● Excerpted data
______________________________

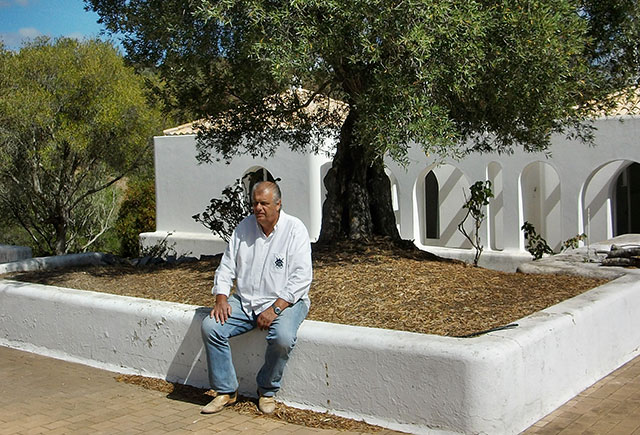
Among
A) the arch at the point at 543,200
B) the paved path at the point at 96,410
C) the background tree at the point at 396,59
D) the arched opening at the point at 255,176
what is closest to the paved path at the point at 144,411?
the paved path at the point at 96,410

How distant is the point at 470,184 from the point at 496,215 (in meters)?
1.68

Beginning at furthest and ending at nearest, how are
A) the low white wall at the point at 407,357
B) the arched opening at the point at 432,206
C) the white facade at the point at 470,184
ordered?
the arched opening at the point at 432,206
the white facade at the point at 470,184
the low white wall at the point at 407,357

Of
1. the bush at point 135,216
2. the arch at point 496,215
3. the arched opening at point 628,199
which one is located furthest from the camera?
the bush at point 135,216

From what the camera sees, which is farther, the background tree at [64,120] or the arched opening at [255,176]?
the arched opening at [255,176]

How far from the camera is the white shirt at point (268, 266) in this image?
5.27 m

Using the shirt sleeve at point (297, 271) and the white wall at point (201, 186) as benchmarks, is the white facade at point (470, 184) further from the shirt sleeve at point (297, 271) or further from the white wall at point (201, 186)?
the shirt sleeve at point (297, 271)

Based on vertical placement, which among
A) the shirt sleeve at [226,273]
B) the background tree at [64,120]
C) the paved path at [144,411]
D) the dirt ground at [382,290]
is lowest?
the paved path at [144,411]

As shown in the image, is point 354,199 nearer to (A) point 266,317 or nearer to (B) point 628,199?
(A) point 266,317

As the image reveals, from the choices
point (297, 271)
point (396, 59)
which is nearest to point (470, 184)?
point (396, 59)

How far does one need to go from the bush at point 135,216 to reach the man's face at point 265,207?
16.1m

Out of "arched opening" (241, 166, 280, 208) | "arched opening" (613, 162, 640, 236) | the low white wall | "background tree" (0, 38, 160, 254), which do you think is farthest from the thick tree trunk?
"arched opening" (613, 162, 640, 236)

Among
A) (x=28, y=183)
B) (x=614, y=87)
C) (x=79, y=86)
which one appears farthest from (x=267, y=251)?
(x=28, y=183)

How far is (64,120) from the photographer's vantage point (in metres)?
12.5

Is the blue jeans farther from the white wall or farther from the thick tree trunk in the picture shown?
the white wall
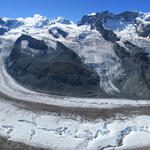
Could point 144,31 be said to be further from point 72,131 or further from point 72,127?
point 72,131

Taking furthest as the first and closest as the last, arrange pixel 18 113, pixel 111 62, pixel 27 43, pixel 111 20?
1. pixel 111 20
2. pixel 27 43
3. pixel 111 62
4. pixel 18 113

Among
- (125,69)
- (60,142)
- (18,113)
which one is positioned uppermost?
(125,69)

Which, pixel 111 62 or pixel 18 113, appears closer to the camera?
pixel 18 113

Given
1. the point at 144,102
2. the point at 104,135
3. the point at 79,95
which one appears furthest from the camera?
the point at 79,95

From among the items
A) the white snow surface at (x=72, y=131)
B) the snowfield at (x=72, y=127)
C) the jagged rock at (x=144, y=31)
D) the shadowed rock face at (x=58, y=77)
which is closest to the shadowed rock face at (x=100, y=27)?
the jagged rock at (x=144, y=31)

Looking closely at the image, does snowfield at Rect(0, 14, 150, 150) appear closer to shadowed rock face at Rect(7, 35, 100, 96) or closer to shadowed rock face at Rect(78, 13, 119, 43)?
shadowed rock face at Rect(7, 35, 100, 96)

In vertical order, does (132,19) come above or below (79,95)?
above

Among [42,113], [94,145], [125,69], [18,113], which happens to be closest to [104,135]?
[94,145]

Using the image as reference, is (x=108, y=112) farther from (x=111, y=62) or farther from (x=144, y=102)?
(x=111, y=62)

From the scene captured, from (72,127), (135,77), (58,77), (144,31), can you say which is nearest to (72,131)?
(72,127)
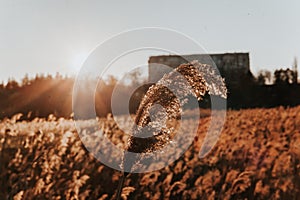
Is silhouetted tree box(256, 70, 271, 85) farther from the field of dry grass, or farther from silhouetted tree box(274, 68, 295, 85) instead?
the field of dry grass

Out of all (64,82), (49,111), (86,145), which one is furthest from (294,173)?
(64,82)

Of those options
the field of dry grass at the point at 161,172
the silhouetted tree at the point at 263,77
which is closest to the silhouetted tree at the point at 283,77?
the silhouetted tree at the point at 263,77

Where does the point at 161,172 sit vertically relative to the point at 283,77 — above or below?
below

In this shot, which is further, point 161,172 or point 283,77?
point 283,77

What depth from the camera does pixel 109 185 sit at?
6207mm

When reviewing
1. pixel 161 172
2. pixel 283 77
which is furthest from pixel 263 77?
pixel 161 172

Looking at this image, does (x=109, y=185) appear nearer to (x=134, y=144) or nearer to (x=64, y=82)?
(x=134, y=144)

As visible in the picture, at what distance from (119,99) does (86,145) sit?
891 inches

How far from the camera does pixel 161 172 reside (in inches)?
268

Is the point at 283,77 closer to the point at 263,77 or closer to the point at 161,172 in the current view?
the point at 263,77

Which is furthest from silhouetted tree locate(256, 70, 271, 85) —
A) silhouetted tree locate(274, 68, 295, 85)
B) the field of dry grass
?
the field of dry grass

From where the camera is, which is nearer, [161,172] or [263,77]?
[161,172]

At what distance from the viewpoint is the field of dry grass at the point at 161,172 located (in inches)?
197

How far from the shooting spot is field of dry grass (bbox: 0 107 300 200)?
4.99m
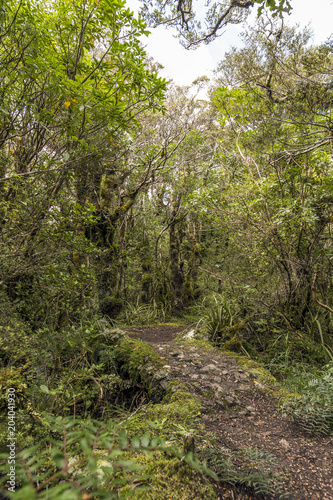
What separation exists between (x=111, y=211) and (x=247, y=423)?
465 centimetres

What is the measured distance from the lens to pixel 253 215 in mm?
4887

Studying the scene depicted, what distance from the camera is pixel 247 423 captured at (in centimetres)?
254

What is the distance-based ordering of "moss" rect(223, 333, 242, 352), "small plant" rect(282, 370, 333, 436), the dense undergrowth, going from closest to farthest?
the dense undergrowth
"small plant" rect(282, 370, 333, 436)
"moss" rect(223, 333, 242, 352)

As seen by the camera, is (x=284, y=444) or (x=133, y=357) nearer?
(x=284, y=444)

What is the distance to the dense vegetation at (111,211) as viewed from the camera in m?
2.40

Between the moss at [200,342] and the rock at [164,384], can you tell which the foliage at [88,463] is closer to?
the rock at [164,384]

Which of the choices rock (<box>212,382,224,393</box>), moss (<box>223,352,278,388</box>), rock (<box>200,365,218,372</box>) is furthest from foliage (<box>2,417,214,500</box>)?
moss (<box>223,352,278,388</box>)

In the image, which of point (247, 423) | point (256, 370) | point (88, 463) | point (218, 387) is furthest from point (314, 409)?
point (88, 463)

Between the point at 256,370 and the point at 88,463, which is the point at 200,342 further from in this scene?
the point at 88,463

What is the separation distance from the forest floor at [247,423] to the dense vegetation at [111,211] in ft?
1.09

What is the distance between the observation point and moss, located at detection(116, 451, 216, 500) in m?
1.35

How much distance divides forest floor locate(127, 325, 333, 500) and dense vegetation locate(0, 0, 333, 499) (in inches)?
13.1

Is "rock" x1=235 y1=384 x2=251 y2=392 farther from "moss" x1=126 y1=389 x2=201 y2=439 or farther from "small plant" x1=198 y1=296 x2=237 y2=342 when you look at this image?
"small plant" x1=198 y1=296 x2=237 y2=342

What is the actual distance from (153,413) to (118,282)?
506 cm
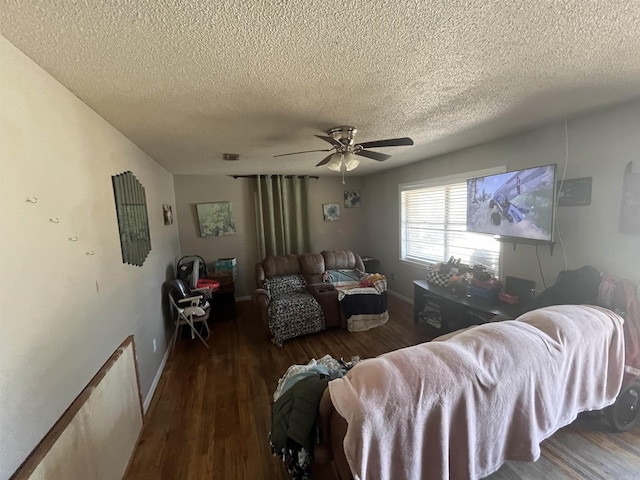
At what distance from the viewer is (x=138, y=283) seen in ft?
7.52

______________________________

● Task description
Express all of the lines above as a JSON list of strings, one string per line, leaving out blank lines and the pictures.

● Response
[
  "Among",
  "A) the arch at the point at 543,200",
  "B) the paved path at the point at 96,410",
  "C) the background tree at the point at 396,59",
  "D) the arched opening at the point at 255,176",
  "what is closest to the paved path at the point at 144,411?",
  "the paved path at the point at 96,410",
  "How distant is the point at 470,184 from the point at 496,215 (in meters)?",
  "1.68",
  "Beginning at furthest and ending at nearest, how are",
  "A) the low white wall at the point at 407,357",
  "B) the arched opening at the point at 432,206",
  "C) the white facade at the point at 470,184",
  "ordered?",
  "the arched opening at the point at 432,206",
  "the white facade at the point at 470,184",
  "the low white wall at the point at 407,357",
  "Of",
  "1. the bush at point 135,216",
  "2. the arch at point 496,215",
  "3. the arched opening at point 628,199",
  "which one is located furthest from the camera?",
  "the bush at point 135,216",
  "From what the camera sees, which is farther, the background tree at [64,120] or the arched opening at [255,176]?",
  "the arched opening at [255,176]",
  "How far from the camera is the white shirt at point (268, 266) in this image?",
  "5.27 m",
  "Using the shirt sleeve at point (297, 271) and the white wall at point (201, 186) as benchmarks, is the white facade at point (470, 184) further from the shirt sleeve at point (297, 271) or further from the white wall at point (201, 186)?",
  "the shirt sleeve at point (297, 271)",
  "Based on vertical placement, which among",
  "A) the shirt sleeve at [226,273]",
  "B) the background tree at [64,120]",
  "C) the paved path at [144,411]",
  "D) the dirt ground at [382,290]",
  "is lowest?",
  "the paved path at [144,411]",
  "As shown in the image, is point 354,199 nearer to (A) point 266,317 or nearer to (B) point 628,199?",
  "(A) point 266,317",
  "As the image reveals, from the choices",
  "point (297, 271)",
  "point (396, 59)",
  "which is nearest to point (470, 184)?",
  "point (396, 59)",
  "How far does one need to go from the bush at point 135,216 to reach the man's face at point 265,207?",
  "16.1m",
  "Out of \"arched opening\" (241, 166, 280, 208) | \"arched opening\" (613, 162, 640, 236) | the low white wall | \"background tree\" (0, 38, 160, 254), which do you think is farthest from the thick tree trunk?",
  "\"arched opening\" (613, 162, 640, 236)",
  "Among",
  "A) (x=28, y=183)",
  "B) (x=614, y=87)",
  "C) (x=79, y=86)",
  "which one appears farthest from (x=267, y=251)?",
  "(x=28, y=183)",
  "How far is (64,120) from the photographer's vantage point (in metres)?",
  "12.5",
  "Is the blue jeans farther from the white wall or farther from the thick tree trunk in the picture shown?",
  "the white wall",
  "Could point 144,31 be said to be further from point 72,131 or further from point 72,127?",
  "point 72,131",
  "Taking furthest as the first and closest as the last, arrange pixel 18 113, pixel 111 62, pixel 27 43, pixel 111 20?",
  "1. pixel 111 20",
  "2. pixel 27 43",
  "3. pixel 111 62",
  "4. pixel 18 113",
  "Among",
  "- (125,69)",
  "- (60,142)",
  "- (18,113)",
  "which one is positioned uppermost?",
  "(125,69)",
  "Which, pixel 111 62 or pixel 18 113, appears closer to the camera?",
  "pixel 18 113",
  "Given",
  "1. the point at 144,102",
  "2. the point at 104,135",
  "3. the point at 79,95",
  "which one appears furthest from the camera?",
  "the point at 79,95",
  "From among the items",
  "A) the white snow surface at (x=72, y=131)",
  "B) the snowfield at (x=72, y=127)",
  "C) the jagged rock at (x=144, y=31)",
  "D) the shadowed rock face at (x=58, y=77)",
  "which is closest to the shadowed rock face at (x=100, y=27)?",
  "the jagged rock at (x=144, y=31)",
  "Looking closely at the image, does snowfield at Rect(0, 14, 150, 150) appear closer to shadowed rock face at Rect(7, 35, 100, 96) or closer to shadowed rock face at Rect(78, 13, 119, 43)?",
  "shadowed rock face at Rect(7, 35, 100, 96)",
  "In vertical order, does (132,19) come above or below (79,95)?",
  "above",
  "Among [42,113], [94,145], [125,69], [18,113], which happens to be closest to [104,135]?",
  "[94,145]",
  "Using the image as reference, is (x=108, y=112) farther from (x=111, y=62) or farther from (x=144, y=102)?",
  "(x=111, y=62)",
  "From the scene captured, from (72,127), (135,77), (58,77), (144,31), can you say which is nearest to (72,131)?",
  "(72,127)",
  "Is silhouetted tree box(256, 70, 271, 85) farther from the field of dry grass, or farther from silhouetted tree box(274, 68, 295, 85) instead?",
  "the field of dry grass",
  "Out of all (64,82), (49,111), (86,145), which one is furthest from (294,173)?",
  "(64,82)",
  "Of those options",
  "the field of dry grass at the point at 161,172",
  "the silhouetted tree at the point at 263,77",
  "which is closest to the silhouetted tree at the point at 283,77?",
  "the silhouetted tree at the point at 263,77",
  "Where does the point at 161,172 sit vertically relative to the point at 283,77 — above or below?",
  "below",
  "In this shot, which is further, point 161,172 or point 283,77?",
  "point 283,77",
  "What depth from the camera does pixel 109 185 sit at?",
  "6207mm",
  "When reviewing",
  "1. pixel 161 172",
  "2. pixel 283 77",
  "which is furthest from pixel 263 77?",
  "pixel 161 172",
  "Looking at this image, does (x=109, y=185) appear nearer to (x=134, y=144) or nearer to (x=64, y=82)?",
  "(x=134, y=144)",
  "As visible in the picture, at what distance from (119,99) does (86,145) sit?",
  "891 inches",
  "How far from the camera does pixel 161 172 reside (in inches)?",
  "268",
  "Is the point at 283,77 closer to the point at 263,77 or closer to the point at 161,172 in the current view?",
  "the point at 263,77",
  "Which is furthest from silhouetted tree locate(256, 70, 271, 85) —",
  "A) silhouetted tree locate(274, 68, 295, 85)",
  "B) the field of dry grass",
  "?",
  "the field of dry grass",
  "From where the camera is, which is nearer, [161,172] or [263,77]?",
  "[161,172]",
  "At what distance from the viewpoint is the field of dry grass at the point at 161,172 located (in inches)?",
  "197",
  "How far from the shooting spot is field of dry grass (bbox: 0 107 300 200)?",
  "4.99m",
  "What separation exists between (x=111, y=211) and (x=247, y=423)?",
  "465 centimetres",
  "What is the measured distance from the lens to pixel 253 215 in mm?",
  "4887",
  "Studying the scene depicted, what distance from the camera is pixel 247 423 captured at (in centimetres)?",
  "254",
  "What is the distance-based ordering of \"moss\" rect(223, 333, 242, 352), \"small plant\" rect(282, 370, 333, 436), the dense undergrowth, going from closest to farthest?",
  "the dense undergrowth",
  "\"small plant\" rect(282, 370, 333, 436)",
  "\"moss\" rect(223, 333, 242, 352)",
  "As seen by the camera, is (x=284, y=444) or (x=133, y=357) nearer?",
  "(x=284, y=444)",
  "What is the distance to the dense vegetation at (111,211) as viewed from the camera in m?",
  "2.40",
  "Between the moss at [200,342] and the rock at [164,384], can you tell which the foliage at [88,463] is closer to?",
  "the rock at [164,384]",
  "Which of the choices rock (<box>212,382,224,393</box>), moss (<box>223,352,278,388</box>), rock (<box>200,365,218,372</box>) is furthest from foliage (<box>2,417,214,500</box>)?",
  "moss (<box>223,352,278,388</box>)",
  "In the image, which of point (247, 423) | point (256, 370) | point (88, 463) | point (218, 387) is furthest from point (314, 409)?",
  "point (88, 463)",
  "Between the point at 256,370 and the point at 88,463, which is the point at 200,342 further from in this scene?",
  "the point at 88,463",
  "What is the separation distance from the forest floor at [247,423] to the dense vegetation at [111,211] in ft?",
  "1.09",
  "What is the distance between the observation point and moss, located at detection(116, 451, 216, 500) in m?",
  "1.35",
  "How much distance divides forest floor locate(127, 325, 333, 500) and dense vegetation locate(0, 0, 333, 499) (in inches)?",
  "13.1",
  "Is \"rock\" x1=235 y1=384 x2=251 y2=392 farther from \"moss\" x1=126 y1=389 x2=201 y2=439 or farther from \"small plant\" x1=198 y1=296 x2=237 y2=342 when you look at this image?",
  "\"small plant\" x1=198 y1=296 x2=237 y2=342",
  "What is the actual distance from (153,413) to (118,282)?",
  "506 cm",
  "At what distance from the viewer is (x=138, y=283) seen in ft?",
  "7.52"
]